## Begin Exercise inputs

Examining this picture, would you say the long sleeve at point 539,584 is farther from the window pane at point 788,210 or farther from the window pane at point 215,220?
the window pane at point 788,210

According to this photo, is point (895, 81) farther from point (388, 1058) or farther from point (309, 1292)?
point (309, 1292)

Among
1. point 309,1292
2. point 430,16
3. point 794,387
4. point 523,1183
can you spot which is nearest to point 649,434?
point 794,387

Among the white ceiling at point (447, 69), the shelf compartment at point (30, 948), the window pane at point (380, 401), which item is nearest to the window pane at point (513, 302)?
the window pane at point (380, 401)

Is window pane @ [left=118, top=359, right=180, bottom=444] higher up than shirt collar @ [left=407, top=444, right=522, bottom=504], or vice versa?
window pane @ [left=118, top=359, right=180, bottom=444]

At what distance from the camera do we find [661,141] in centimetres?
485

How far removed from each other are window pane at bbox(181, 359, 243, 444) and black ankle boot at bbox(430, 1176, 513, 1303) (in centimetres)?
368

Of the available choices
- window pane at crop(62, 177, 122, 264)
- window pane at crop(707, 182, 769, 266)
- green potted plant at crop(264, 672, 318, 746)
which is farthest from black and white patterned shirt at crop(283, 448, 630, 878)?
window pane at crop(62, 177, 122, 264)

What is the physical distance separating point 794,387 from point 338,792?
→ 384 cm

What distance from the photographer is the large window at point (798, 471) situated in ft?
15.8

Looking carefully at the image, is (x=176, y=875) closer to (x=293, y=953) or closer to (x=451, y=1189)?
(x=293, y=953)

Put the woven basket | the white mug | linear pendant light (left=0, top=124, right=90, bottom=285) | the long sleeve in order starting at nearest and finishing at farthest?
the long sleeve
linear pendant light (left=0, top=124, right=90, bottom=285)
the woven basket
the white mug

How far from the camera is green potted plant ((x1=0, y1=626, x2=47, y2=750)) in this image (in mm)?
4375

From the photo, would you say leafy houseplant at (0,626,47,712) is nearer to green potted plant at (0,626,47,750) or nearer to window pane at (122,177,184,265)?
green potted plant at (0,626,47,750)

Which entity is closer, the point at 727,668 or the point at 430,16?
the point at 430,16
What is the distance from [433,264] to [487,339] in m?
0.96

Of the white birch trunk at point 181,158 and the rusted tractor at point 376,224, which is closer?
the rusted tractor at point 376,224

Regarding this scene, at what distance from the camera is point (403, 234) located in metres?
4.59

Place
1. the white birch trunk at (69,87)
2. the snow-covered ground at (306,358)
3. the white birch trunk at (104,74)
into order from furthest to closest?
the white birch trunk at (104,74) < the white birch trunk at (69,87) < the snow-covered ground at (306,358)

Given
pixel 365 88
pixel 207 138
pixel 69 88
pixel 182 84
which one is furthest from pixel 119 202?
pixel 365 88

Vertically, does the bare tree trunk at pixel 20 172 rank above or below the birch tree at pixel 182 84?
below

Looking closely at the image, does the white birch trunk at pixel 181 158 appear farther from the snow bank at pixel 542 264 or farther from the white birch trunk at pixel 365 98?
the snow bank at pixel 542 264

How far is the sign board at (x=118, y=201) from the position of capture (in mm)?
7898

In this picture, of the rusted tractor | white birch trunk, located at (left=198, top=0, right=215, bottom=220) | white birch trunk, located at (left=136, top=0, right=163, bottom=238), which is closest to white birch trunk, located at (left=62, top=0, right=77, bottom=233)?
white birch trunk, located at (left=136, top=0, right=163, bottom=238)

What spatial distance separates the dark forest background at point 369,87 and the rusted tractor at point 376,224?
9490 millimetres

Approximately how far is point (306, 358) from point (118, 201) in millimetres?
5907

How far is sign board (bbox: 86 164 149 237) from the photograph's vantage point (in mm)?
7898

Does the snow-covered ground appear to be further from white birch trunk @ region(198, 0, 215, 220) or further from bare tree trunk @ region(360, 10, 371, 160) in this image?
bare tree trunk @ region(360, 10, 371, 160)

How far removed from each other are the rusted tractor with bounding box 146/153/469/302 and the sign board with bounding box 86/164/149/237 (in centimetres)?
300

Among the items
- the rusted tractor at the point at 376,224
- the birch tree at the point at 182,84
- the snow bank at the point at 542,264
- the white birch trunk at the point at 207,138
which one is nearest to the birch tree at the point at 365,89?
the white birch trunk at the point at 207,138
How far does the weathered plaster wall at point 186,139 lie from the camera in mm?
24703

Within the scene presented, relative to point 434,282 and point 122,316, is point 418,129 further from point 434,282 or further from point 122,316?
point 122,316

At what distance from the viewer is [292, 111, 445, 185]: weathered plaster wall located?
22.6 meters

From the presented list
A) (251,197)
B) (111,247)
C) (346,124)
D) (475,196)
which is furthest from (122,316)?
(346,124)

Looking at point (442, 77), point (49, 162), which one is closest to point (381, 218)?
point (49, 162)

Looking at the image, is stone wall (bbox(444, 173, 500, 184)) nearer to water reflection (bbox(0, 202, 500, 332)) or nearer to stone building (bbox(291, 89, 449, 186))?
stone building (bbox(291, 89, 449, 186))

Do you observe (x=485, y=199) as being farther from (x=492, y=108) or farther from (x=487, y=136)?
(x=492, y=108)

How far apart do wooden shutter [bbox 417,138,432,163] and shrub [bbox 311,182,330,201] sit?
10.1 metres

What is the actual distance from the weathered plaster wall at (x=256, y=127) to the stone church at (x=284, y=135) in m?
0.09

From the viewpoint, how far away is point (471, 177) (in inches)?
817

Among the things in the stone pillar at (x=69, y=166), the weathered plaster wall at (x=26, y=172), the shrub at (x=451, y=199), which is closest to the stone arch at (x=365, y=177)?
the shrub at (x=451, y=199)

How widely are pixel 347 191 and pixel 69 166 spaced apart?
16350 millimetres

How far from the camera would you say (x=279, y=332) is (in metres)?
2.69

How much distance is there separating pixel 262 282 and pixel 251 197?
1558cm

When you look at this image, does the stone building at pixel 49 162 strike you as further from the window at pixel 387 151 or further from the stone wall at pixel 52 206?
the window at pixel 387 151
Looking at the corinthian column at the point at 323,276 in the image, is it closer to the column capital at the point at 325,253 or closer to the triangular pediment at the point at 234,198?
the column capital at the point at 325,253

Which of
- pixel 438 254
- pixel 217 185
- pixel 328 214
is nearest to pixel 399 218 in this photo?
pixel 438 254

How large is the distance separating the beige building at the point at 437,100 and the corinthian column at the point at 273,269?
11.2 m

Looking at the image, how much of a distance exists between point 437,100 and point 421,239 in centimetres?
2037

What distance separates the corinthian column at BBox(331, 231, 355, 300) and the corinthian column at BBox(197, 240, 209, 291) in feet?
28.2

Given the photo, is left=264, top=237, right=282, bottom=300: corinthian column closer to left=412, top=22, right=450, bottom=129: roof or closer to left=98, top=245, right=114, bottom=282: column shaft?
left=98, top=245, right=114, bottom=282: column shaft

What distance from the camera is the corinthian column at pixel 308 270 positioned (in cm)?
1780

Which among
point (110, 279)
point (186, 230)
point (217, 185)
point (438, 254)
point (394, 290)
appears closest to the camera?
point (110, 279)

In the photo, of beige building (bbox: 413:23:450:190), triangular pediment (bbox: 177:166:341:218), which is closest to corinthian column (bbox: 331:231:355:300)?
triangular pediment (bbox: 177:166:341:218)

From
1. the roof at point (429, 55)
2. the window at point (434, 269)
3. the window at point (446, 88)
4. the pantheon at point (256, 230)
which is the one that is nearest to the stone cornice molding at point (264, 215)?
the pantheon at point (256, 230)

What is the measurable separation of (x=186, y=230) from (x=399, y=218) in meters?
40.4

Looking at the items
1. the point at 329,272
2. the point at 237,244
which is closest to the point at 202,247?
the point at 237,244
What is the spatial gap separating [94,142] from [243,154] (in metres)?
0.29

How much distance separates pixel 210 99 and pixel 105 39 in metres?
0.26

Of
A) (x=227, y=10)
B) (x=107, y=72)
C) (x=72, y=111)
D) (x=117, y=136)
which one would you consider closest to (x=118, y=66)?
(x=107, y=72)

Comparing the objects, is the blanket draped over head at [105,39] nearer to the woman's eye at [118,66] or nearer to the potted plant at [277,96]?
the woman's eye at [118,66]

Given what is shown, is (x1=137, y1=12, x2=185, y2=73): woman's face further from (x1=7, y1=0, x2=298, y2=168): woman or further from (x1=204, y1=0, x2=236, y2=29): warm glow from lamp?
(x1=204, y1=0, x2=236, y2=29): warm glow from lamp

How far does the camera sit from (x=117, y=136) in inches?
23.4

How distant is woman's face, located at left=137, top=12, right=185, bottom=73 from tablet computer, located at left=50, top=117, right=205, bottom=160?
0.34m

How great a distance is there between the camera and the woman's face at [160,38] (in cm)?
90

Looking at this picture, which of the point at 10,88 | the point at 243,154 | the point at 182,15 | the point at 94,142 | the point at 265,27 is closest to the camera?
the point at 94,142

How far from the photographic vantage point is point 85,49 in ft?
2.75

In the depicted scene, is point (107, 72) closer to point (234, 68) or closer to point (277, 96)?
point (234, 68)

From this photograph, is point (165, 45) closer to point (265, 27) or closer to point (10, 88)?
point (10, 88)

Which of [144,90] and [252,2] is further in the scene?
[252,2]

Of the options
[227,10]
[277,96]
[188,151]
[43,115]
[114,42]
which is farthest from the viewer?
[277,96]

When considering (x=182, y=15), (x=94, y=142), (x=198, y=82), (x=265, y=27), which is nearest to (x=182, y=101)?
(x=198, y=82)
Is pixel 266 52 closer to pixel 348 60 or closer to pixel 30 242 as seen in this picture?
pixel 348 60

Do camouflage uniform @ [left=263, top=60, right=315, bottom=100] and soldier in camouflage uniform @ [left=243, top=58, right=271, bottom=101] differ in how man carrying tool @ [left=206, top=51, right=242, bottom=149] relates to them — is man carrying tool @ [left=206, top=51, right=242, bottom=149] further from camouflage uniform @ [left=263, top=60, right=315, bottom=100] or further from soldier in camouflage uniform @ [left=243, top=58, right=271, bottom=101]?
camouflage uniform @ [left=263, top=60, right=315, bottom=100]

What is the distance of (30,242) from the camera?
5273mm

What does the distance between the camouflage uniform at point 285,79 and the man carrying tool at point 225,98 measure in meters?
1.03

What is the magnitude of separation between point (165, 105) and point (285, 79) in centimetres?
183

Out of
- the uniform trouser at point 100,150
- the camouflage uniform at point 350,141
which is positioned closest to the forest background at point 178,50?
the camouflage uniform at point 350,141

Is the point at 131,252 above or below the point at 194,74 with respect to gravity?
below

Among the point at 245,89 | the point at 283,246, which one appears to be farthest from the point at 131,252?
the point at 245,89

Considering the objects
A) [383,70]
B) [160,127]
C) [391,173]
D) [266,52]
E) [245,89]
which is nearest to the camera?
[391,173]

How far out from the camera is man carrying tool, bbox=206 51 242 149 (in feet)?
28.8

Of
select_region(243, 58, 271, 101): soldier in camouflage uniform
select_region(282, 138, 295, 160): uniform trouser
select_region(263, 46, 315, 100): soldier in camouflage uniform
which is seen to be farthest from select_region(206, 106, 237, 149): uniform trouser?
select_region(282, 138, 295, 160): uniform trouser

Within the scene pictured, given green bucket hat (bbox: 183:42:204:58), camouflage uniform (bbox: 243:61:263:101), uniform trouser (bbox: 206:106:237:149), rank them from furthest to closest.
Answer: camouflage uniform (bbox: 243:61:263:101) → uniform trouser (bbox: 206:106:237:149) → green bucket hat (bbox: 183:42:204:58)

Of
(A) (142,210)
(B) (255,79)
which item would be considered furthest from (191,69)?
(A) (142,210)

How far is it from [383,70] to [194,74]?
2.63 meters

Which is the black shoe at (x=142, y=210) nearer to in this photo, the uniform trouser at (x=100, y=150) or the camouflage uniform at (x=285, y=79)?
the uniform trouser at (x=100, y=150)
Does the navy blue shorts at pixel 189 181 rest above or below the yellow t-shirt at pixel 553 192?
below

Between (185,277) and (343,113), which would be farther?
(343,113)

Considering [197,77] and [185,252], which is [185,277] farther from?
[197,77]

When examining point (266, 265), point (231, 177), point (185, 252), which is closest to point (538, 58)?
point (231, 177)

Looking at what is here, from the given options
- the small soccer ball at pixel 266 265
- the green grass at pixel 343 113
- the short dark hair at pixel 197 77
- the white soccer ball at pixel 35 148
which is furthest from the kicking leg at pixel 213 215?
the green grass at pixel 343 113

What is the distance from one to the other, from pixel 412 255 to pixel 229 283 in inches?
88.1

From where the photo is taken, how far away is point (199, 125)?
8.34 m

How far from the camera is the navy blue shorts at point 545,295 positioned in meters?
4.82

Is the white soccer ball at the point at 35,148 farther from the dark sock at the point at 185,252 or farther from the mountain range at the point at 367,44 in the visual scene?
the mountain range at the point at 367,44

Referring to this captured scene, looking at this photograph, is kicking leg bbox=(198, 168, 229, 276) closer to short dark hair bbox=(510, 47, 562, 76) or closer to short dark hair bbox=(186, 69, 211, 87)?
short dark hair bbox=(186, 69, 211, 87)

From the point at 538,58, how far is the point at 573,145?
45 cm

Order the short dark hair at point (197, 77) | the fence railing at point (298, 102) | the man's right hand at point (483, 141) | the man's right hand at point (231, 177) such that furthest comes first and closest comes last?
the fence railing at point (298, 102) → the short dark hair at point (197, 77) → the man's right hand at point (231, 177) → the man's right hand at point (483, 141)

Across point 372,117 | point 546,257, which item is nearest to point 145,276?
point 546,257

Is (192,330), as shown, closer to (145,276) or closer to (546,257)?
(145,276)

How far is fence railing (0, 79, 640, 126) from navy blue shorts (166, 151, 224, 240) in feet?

## End Exercise inputs

Everything from the line containing "Looking at what" to the end of the data above should be quoted exactly, please, both ends included, and nothing outside that span.

Looking at what is here, from the given options
- the small soccer ball at pixel 266 265
- the green grass at pixel 343 113
- the short dark hair at pixel 197 77
- the white soccer ball at pixel 35 148
which is furthest from the kicking leg at pixel 213 215?
the green grass at pixel 343 113

What is the distance from one to the other, from pixel 412 255 to pixel 229 283 in inches?
88.1

From where the photo is taken, how far away is point (199, 125)?
8.34 m

How far from the camera is the navy blue shorts at point 545,295 positioned in meters?
4.82

Is the white soccer ball at the point at 35,148 farther from the dark sock at the point at 185,252 or farther from the mountain range at the point at 367,44 in the visual scene?
the mountain range at the point at 367,44

Referring to this captured scene, looking at this photograph, is kicking leg bbox=(198, 168, 229, 276) closer to short dark hair bbox=(510, 47, 562, 76) or closer to short dark hair bbox=(186, 69, 211, 87)?
short dark hair bbox=(186, 69, 211, 87)

From the point at 538,58, how far is the point at 573,145?
45 cm

Order the short dark hair at point (197, 77) | the fence railing at point (298, 102) | the man's right hand at point (483, 141) | the man's right hand at point (231, 177) such that furthest comes first and closest comes last?
the fence railing at point (298, 102) → the short dark hair at point (197, 77) → the man's right hand at point (231, 177) → the man's right hand at point (483, 141)

Across point 372,117 | point 546,257, which item is nearest to point 145,276?
point 546,257

Is (192,330), as shown, closer to (145,276) or closer to (546,257)?
(145,276)

How far is fence railing (0, 79, 640, 126) from navy blue shorts (166, 151, 224, 240) in feet?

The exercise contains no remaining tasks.